The Federal Reserve said it was concerned that inflation rates are unhealthily low in the US, and it could act again soon to boost prices and economic activity.
In its hotly anticipated statement, after the latest meeting of its Federal Open Market Committee, the central bank opened the door to more intervention in the financial markets before the year's end, cheering stock markets.
One day after economists declared that the US recession was officially over, the Fed maintained it was concerned about stubbornly high unemployment and the sluggish recovery.
Official interest rates are being held near zero by the Fed, and it has been extending the duration of its $1.75 trillion programme of "quantitative easing", whereby it has printed new money to buy government and mortgage-related debt in order to push market interest rates lower too.

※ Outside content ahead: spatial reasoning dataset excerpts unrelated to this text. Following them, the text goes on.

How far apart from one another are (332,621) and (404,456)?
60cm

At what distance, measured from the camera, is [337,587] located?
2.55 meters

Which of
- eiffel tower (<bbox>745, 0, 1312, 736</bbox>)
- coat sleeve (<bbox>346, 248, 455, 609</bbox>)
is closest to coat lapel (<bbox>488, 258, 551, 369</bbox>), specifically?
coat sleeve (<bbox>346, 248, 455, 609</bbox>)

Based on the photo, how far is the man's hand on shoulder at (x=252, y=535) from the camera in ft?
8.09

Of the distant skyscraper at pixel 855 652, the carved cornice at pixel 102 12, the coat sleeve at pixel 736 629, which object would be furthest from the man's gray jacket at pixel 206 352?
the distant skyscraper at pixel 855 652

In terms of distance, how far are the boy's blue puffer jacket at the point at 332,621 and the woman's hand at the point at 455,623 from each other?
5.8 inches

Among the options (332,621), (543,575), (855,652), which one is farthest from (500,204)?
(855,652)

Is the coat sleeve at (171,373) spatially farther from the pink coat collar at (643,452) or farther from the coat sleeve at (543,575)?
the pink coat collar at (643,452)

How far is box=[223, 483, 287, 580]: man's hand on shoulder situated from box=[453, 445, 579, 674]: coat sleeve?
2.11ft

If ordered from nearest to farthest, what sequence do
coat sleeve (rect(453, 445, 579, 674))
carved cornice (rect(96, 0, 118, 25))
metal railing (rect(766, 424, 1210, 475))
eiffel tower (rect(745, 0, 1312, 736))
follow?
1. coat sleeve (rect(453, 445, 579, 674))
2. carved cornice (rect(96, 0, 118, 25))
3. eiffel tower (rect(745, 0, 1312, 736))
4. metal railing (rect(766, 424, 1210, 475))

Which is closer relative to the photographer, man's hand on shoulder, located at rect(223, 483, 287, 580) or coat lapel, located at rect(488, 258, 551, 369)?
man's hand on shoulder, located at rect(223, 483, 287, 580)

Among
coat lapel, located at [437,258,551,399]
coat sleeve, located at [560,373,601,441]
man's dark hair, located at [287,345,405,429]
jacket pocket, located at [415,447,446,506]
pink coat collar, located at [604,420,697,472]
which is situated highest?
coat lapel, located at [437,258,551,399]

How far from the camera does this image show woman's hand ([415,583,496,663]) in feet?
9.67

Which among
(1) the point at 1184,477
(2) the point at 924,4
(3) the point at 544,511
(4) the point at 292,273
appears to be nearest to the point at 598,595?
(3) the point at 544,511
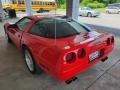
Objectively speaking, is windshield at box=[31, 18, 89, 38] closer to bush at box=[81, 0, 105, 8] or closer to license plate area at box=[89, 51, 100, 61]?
license plate area at box=[89, 51, 100, 61]

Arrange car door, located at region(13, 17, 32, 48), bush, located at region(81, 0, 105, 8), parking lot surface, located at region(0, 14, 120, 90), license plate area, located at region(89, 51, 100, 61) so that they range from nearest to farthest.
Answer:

But yesterday it suggested it will go further after a summer of weakening data that had raised concerns that price deflation could take hold and send the economy into a double-dip.
"Measures of underlying inflation are currently at levels somewhat below those the committee judges most consistent, over the longer run, with its mandate to promote maximum employment and price stability," the FOMC said. "[The Fed] is prepared to provide additional accommodation if needed to support the economic recovery and to return inflation, over time, to levels consistent with its mandate."
Earlier, the Commerce department said builders began work on new homes at an annualised rate of 598,000 units in August, up 10.5 per cent to the highest level since last November. Christoph Balz, at Commerzbank, said the market was recovering, after having dropped away when government subsidies for new homebuyers ran out in the spring. But with foreclosures looming he cautioned against "euphoria" over the data.